## Start DATA SECTION
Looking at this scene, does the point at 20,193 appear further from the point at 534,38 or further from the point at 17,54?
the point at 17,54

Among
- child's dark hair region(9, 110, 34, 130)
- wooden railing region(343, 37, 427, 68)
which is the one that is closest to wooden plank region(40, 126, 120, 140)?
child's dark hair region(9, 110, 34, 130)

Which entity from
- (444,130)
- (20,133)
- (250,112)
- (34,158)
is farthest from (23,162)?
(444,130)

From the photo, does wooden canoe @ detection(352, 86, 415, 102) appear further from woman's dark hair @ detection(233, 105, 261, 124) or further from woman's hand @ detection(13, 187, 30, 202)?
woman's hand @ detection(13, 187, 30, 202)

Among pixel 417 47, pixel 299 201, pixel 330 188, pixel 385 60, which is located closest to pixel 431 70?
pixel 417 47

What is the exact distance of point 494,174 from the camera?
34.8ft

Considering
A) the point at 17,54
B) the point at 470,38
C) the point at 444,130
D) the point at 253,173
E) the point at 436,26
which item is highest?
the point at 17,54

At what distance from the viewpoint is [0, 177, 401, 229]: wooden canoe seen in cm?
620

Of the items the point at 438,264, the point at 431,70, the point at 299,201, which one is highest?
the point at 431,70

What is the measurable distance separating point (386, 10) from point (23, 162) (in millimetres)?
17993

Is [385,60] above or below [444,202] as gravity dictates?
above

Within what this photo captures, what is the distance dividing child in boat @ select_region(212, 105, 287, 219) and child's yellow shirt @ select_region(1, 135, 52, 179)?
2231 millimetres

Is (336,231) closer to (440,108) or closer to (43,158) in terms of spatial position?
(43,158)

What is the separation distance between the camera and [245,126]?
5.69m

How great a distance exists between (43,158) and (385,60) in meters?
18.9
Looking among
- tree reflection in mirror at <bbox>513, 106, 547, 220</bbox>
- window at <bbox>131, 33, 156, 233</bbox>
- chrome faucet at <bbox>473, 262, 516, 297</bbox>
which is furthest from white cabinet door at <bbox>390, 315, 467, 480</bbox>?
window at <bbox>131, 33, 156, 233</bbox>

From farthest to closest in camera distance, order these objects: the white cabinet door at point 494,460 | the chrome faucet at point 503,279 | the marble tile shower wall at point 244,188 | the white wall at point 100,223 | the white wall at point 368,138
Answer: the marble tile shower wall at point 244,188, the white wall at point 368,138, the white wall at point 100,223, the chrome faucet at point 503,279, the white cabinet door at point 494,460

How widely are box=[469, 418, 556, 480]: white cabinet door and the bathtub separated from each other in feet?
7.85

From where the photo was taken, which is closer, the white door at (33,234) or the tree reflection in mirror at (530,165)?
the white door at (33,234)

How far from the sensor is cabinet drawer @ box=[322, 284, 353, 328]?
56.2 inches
## End DATA SECTION
## Start DATA SECTION
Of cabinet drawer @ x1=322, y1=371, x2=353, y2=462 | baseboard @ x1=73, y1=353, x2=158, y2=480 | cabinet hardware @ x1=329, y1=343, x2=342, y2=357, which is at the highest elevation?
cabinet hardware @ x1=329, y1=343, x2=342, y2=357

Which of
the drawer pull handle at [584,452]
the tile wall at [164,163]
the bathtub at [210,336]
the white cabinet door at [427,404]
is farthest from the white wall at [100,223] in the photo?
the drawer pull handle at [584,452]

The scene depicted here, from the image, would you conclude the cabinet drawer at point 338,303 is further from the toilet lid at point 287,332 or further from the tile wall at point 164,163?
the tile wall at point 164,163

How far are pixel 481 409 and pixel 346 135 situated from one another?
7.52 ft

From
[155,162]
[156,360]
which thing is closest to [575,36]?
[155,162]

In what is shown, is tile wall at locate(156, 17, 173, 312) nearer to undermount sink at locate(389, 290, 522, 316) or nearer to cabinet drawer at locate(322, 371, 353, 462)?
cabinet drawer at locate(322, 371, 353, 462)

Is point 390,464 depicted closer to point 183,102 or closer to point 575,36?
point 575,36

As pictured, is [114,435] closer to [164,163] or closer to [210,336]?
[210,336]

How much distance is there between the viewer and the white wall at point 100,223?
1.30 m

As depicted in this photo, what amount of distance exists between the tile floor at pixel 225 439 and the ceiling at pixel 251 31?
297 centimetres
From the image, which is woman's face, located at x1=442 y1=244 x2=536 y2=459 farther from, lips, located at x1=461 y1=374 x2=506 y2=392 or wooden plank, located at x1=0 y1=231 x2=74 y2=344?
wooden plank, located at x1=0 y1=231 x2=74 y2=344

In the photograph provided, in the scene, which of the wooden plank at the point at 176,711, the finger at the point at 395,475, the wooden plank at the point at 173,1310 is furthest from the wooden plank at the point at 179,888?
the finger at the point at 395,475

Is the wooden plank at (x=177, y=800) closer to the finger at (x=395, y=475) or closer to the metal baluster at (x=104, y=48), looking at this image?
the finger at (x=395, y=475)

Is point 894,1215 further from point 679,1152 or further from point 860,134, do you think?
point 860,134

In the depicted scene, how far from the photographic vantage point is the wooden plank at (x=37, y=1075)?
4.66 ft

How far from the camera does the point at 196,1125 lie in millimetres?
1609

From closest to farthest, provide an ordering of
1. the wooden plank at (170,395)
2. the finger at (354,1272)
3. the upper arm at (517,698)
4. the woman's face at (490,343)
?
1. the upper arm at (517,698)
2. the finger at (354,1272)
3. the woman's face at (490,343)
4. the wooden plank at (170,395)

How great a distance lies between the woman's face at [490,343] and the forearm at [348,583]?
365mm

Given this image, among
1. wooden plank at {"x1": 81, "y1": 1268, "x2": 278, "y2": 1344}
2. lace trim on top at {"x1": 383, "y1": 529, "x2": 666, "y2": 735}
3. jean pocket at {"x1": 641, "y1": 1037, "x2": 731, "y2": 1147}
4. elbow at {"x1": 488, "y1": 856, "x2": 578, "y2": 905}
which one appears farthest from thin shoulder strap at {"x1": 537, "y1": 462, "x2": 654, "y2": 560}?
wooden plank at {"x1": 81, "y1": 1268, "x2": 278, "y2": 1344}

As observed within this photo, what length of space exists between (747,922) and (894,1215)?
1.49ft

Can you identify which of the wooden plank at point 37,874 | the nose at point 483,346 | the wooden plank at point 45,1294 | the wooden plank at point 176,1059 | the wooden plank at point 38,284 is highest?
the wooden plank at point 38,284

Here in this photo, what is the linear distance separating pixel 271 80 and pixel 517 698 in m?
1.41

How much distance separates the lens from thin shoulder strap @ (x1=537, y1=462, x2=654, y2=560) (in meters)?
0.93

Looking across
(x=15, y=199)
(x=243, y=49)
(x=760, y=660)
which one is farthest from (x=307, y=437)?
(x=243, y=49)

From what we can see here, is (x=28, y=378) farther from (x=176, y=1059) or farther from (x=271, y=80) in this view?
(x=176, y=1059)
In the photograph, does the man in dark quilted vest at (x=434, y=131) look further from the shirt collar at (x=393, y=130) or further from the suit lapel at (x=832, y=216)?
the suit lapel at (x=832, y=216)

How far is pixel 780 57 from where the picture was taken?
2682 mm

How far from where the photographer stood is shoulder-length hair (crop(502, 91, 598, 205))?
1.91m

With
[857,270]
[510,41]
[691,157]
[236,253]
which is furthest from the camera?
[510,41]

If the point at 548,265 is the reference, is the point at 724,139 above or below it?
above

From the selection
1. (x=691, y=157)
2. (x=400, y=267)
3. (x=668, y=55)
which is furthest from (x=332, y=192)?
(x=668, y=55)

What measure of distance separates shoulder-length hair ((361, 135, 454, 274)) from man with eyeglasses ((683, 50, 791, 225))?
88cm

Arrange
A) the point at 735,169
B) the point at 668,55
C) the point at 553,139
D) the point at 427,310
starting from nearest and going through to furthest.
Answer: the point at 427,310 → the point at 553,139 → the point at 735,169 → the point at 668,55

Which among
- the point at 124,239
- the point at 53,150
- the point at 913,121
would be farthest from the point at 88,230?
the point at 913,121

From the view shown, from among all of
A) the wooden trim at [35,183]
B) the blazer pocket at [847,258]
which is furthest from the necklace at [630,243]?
## End DATA SECTION
DIRECTIONS FOR THIS TASK
Copy out the entries starting at the line containing "As depicted in" and ending at the line containing "297 centimetres", both included.

ANSWER TO THIS TASK
As depicted in this photo, what amount of distance exists between the tile floor at pixel 225 439 and the ceiling at pixel 251 31?
297 centimetres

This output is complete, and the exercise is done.